- **Text provided**
>> Begin

Virtual presentations of users have become increasingly focal to social presence, and with it, the demand for the digitization of clothes, accessories, and other physical features and characteristics. Particularly, eyeglasses play an important role in the perception of identity. Authentic virtual representations of faces can benefit greatly from their inclusion. However, virtual representations do not effectively capture the geometric and appearance interactions between a person and an accessory such as glasses. Glasses and faces deform each other's geometry at their contact points. Similarly, the appearance is coupled via global light transport, and shadows as well as inter-reflections may appear and affect the radiance, and also induce appearance changes due to light transport. Thus, traditional models, modeling the geometric and appearance interactions of glasses and the face of virtual representations of humans, do not capture these physical interactions since they model eyeglasses and faces independently.


Conventional real time graphics engines support the composition of individual components (e.g., hair, clothing), but the interaction between the face and other objects is by necessity approximated with overly simplified physically inspired constraints or heuristics (e.g., “no interpenetrations”). Thus, they do not faithfully reconstruct all geometric and photometric interactions present in the real world and are typically not real time with physics-based rendering. Others attempt to resolve interactions as a 2D image synthesis problem and suffer from view and temporal inconsistencies. The lack of 3D information including contact and occlusion leads to limited fidelity and incoherent results in motion and changing views. Generative modeling for faces and glasses may be able to span the shape and appearance variation of each object category, however, interactions between objects are not considered in these approaches, leading to implausible object compositions.


Additionally, conventional generative models also lack structural prior leads about faces or glasses which leads to suboptimal fidelity and failure to model photorealistic interactions. In addition, the generative models are not relightable, thus preventing glasses from being rendered on faces in a novel illumination. Standard representations cannot handle such diverse materials, which exhibit significant transmissive effects, and inferring their parameters for photorealistic relighting remains challenging.


Embodiments, as disclosed herein, describe methods and systems that provide a solution rooted in computer technology, namely, a 3D morphable and relightable eyeglass model that represents the shape and appearance of eyeglasses frames and their interaction with faces to generate photorealistic virtual representations (e.g., avatars). Rather than modeling eyeglasses in isolation, the model considers the eyeglasses and its interaction with the face to achieve photorealism. Aspects of embodiments model the geometric and photometric interactions between eyeglasses frames and faces, accurately incorporating high-fidelity geometric and photometric interaction effects to better capture the representation of eyeglasses interacting with a face.


According to embodiments, the model may contain explicit volumetric primitives that move and deform to efficiently allow expressive animation with semantic correspondences across frames. Unlike conventional volumetric approaches, model naturally retains correspondences across glasses, and hence explicit modification of geometry, such as lens insertion and frame deformation, is greatly simplified.


In some embodiments, to support the large variation in eyeglass topology efficiently, a hybrid representation that combines surface geometry and a volumetric representation is employed. Employing the hybrid representation offers explicit correspondences across glasses, as such, the model can trivially deform the structure of glasses based on head shapes.

>> End

- **Information given**
>> Begin

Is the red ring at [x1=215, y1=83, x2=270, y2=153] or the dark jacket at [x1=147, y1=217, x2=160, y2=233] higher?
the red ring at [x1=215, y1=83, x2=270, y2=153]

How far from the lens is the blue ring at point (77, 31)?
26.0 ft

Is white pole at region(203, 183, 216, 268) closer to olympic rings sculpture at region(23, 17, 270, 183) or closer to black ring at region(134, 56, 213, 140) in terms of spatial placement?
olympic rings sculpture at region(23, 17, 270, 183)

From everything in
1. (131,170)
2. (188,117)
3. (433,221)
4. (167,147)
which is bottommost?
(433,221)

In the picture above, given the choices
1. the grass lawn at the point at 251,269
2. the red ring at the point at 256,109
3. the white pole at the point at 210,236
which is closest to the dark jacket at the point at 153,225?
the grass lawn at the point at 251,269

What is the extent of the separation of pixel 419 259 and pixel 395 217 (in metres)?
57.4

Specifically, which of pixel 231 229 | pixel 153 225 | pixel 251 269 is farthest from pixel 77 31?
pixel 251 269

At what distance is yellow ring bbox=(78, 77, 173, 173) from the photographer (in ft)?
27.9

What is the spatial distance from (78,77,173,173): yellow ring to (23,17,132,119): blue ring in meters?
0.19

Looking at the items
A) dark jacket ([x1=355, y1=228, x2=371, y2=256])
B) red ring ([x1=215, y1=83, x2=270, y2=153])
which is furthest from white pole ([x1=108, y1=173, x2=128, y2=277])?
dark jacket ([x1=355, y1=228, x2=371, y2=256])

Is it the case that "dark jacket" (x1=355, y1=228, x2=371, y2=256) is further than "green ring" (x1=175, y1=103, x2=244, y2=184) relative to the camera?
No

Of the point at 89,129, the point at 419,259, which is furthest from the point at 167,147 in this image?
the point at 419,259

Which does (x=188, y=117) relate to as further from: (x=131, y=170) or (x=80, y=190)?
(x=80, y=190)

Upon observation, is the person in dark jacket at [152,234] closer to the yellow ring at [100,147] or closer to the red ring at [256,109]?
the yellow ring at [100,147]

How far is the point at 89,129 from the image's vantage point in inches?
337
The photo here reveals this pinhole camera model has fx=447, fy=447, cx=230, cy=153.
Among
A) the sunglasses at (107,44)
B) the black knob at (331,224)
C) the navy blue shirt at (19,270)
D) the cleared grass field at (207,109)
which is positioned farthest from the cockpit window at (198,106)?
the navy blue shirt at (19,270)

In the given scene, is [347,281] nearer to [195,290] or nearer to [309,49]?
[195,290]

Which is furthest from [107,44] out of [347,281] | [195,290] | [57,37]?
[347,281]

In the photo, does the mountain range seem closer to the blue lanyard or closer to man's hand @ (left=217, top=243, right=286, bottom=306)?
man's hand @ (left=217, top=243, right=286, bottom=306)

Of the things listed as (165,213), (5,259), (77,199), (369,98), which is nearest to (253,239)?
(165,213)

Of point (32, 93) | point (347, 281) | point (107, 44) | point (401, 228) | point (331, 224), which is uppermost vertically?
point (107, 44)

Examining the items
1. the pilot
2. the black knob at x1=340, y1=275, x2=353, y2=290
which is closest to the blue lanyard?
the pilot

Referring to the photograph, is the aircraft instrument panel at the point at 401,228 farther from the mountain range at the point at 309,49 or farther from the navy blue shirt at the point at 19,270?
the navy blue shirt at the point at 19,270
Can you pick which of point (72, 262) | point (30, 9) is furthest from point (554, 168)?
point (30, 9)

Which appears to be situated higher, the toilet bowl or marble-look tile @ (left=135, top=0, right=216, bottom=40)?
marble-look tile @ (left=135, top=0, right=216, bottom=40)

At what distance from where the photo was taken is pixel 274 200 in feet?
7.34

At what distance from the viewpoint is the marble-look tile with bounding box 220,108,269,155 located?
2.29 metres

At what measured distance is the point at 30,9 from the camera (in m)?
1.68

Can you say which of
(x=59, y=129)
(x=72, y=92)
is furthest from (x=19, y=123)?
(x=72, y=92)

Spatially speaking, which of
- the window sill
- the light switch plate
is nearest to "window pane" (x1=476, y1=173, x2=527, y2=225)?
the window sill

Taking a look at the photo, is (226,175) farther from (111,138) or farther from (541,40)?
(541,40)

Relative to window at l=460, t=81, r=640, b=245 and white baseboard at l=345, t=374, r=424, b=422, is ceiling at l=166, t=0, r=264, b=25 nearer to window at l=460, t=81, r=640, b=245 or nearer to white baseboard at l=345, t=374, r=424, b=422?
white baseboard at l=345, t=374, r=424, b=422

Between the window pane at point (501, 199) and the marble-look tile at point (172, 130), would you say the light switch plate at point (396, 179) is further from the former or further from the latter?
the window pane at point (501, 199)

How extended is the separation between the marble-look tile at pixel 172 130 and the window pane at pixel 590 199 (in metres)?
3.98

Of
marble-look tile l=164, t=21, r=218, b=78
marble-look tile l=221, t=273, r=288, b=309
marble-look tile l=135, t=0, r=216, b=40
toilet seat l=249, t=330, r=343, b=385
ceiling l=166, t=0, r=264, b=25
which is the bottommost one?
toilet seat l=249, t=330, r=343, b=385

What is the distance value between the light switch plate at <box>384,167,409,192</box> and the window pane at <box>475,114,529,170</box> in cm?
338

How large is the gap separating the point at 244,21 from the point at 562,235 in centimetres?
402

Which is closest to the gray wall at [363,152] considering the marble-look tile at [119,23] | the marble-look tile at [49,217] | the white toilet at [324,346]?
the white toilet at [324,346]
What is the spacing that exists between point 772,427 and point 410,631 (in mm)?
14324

>> End
>> Begin

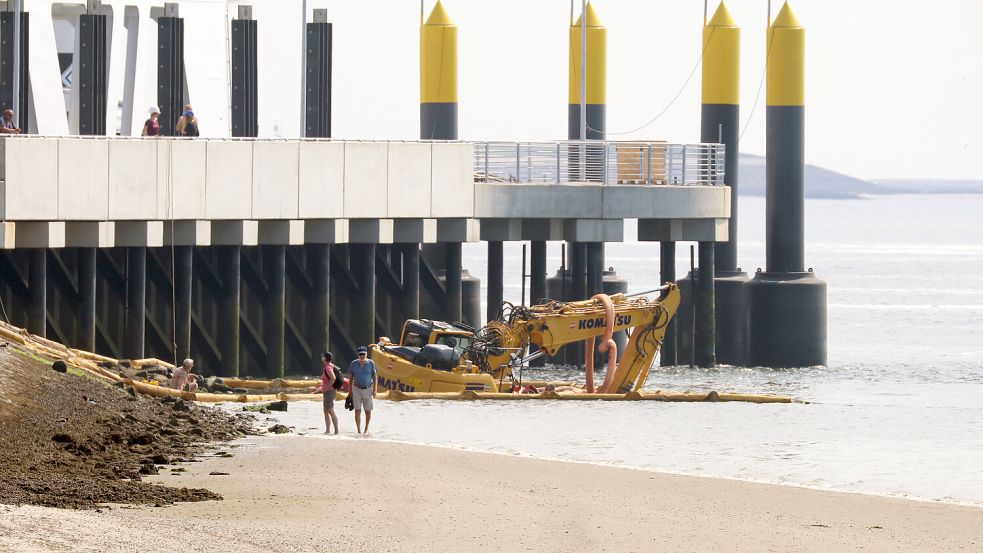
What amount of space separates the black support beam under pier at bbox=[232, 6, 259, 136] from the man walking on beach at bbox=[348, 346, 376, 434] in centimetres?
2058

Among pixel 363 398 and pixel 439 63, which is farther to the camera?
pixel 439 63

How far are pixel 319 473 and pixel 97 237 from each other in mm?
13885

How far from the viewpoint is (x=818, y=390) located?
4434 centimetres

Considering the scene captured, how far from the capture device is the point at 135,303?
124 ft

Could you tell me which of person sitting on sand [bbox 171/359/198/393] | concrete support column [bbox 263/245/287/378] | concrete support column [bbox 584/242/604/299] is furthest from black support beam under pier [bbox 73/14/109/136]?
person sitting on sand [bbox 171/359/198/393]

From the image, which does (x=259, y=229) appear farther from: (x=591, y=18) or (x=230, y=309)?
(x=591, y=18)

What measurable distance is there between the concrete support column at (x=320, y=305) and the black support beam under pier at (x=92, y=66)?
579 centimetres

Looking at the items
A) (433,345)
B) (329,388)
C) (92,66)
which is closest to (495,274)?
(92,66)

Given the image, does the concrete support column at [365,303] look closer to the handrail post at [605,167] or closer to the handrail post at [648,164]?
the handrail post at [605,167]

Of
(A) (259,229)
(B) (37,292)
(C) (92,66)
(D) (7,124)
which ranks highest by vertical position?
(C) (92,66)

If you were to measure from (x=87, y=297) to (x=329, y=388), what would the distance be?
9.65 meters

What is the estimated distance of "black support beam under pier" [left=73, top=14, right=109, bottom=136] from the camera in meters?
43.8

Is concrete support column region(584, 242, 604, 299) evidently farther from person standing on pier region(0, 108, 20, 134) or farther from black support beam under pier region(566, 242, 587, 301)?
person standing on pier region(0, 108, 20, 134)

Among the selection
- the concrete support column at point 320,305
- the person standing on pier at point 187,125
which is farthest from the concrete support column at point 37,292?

>> End

- **Exercises to complete**
1 – According to the eyeglass model text, what kind of representation is employed to efficiently support the large variation in eyeglass topology?
2 – List every item whose digitization, according to the eyeglass model text, is in growing demand as virtual presentations of users become more focal to social presence.
3 – Write out the part of the eyeglass model text starting with "Additionally, conventional generative" and going on through "relighting remains challenging.".

- **Exercise responses**
1 – A hybrid representation that combines surface geometry and a volumetric representation.

2 – Clothes, accessories, and other physical features and characteristics.

3 –
Additionally, conventional generative models also lack structural prior leads about faces or glasses which leads to suboptimal fidelity and failure to model photorealistic interactions. In addition, the generative models are not relightable, thus preventing glasses from being rendered on faces in a novel illumination. Standard representations cannot handle such diverse materials, which exhibit significant transmissive effects, and inferring their parameters for photorealistic relighting remains challenging.